## Task brief
From the line with "Is the point" through the final line, please write out the listing exactly, including both of those lines.

## Extracted records
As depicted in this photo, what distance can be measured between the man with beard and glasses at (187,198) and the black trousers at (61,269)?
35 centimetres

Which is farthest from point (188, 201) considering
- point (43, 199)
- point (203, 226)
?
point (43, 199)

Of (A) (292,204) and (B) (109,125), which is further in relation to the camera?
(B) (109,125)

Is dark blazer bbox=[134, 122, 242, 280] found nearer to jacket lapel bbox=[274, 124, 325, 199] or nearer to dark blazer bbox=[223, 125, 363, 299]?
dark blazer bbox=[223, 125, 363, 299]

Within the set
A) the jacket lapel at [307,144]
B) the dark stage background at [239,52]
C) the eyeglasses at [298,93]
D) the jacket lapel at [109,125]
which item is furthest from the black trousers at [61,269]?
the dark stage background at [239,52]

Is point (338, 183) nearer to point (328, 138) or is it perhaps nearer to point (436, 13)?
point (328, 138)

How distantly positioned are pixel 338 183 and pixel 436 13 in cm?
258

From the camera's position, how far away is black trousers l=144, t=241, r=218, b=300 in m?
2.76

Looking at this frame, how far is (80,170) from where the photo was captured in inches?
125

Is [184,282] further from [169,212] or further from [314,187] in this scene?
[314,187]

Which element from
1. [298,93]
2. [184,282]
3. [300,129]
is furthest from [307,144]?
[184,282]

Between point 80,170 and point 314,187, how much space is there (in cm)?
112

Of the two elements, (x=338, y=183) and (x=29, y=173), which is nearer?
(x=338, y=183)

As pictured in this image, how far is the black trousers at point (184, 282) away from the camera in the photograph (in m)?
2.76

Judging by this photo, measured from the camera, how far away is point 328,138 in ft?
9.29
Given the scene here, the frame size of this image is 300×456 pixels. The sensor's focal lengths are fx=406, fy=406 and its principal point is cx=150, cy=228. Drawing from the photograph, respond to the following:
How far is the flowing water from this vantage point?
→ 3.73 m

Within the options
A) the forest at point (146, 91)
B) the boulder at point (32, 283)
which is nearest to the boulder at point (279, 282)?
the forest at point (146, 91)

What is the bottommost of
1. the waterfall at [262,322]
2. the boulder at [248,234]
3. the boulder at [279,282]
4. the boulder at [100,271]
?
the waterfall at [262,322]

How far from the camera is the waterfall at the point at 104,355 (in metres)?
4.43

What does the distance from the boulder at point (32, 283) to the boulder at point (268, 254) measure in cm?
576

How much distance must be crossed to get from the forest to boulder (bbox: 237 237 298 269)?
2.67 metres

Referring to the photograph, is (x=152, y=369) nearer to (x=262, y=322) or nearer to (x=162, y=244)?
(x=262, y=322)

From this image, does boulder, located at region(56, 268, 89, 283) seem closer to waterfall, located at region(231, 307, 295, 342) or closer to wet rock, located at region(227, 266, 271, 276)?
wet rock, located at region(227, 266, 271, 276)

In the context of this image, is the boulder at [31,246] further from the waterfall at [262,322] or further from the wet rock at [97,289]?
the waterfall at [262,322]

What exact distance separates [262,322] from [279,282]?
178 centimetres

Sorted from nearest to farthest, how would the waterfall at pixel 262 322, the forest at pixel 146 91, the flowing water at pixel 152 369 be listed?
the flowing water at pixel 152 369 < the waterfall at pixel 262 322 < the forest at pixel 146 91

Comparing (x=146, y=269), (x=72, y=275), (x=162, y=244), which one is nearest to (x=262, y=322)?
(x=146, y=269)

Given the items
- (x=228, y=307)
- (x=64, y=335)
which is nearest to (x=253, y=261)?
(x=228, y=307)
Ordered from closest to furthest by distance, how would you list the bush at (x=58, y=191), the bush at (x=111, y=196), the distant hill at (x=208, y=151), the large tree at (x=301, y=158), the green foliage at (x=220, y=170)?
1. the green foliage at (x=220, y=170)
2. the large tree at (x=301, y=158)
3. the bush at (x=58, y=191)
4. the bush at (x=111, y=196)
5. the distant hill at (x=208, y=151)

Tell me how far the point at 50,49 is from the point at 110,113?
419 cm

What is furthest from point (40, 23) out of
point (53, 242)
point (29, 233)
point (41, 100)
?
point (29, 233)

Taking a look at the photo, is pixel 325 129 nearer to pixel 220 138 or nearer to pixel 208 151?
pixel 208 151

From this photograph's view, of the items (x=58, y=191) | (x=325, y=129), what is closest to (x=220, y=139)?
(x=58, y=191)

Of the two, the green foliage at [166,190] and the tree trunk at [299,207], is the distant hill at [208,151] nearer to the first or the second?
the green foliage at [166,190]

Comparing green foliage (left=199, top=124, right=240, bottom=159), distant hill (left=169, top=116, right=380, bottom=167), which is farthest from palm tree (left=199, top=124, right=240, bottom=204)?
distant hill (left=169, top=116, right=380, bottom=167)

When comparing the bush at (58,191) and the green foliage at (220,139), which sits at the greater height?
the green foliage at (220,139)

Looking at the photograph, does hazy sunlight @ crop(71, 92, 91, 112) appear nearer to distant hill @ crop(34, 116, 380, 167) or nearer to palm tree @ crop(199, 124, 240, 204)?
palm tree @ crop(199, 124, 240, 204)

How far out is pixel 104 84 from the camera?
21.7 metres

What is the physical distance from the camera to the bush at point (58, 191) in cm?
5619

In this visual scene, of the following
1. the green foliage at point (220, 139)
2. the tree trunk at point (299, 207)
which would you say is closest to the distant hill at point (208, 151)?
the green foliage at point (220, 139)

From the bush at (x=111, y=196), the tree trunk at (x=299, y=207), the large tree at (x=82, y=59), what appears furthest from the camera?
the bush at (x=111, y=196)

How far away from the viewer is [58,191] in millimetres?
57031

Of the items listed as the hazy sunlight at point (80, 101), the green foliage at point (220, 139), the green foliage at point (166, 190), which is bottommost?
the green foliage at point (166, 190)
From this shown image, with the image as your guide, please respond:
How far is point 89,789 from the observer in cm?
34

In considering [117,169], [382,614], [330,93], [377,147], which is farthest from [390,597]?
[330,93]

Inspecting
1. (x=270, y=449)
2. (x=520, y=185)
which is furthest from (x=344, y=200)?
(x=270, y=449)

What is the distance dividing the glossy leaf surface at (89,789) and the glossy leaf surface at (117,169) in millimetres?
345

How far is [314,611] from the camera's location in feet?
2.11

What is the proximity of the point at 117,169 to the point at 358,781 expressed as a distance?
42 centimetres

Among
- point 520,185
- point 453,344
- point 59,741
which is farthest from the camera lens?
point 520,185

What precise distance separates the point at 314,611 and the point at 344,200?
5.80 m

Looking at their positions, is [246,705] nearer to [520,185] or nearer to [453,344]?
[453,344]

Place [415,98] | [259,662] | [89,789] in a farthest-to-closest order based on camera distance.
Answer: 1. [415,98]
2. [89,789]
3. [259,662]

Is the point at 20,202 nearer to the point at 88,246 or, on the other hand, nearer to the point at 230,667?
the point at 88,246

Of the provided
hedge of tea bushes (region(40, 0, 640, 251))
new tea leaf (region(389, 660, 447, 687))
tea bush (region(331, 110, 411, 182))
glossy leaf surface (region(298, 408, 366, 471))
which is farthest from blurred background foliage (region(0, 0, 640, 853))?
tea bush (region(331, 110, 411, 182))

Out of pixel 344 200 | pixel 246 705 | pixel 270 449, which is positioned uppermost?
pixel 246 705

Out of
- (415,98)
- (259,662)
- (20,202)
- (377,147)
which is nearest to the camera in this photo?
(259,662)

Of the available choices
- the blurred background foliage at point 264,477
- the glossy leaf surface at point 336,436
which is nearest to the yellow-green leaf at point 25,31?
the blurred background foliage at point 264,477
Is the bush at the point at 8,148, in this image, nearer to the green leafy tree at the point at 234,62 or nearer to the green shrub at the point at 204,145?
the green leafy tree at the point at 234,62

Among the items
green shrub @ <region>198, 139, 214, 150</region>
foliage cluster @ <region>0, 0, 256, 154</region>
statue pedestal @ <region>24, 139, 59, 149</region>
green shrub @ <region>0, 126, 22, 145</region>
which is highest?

## Response to this exercise
Is the point at 20,202 nearer to the point at 88,246 or, on the other hand, nearer to the point at 230,667?
the point at 88,246

Of the provided
hedge of tea bushes (region(40, 0, 640, 251))
new tea leaf (region(389, 660, 447, 687))
tea bush (region(331, 110, 411, 182))
glossy leaf surface (region(298, 408, 366, 471))
which is farthest from blurred background foliage (region(0, 0, 640, 853))?
tea bush (region(331, 110, 411, 182))

Out of pixel 344 200 | pixel 246 705 | pixel 270 449, which is positioned uppermost?
pixel 246 705

Out of
- (415,98)
- (259,662)
- (20,202)
- (377,147)
which is nearest to the camera in this photo?
(259,662)

Of the available choices
- the blurred background foliage at point 264,477
- the glossy leaf surface at point 336,436
which is nearest to the yellow-green leaf at point 25,31?
the blurred background foliage at point 264,477
Is the bush at the point at 8,148, in this image, nearer to the green leafy tree at the point at 234,62 or nearer to the green shrub at the point at 204,145?
the green leafy tree at the point at 234,62

Among the items
green shrub @ <region>198, 139, 214, 150</region>
foliage cluster @ <region>0, 0, 256, 154</region>
statue pedestal @ <region>24, 139, 59, 149</region>
green shrub @ <region>0, 126, 22, 145</region>
which is highest?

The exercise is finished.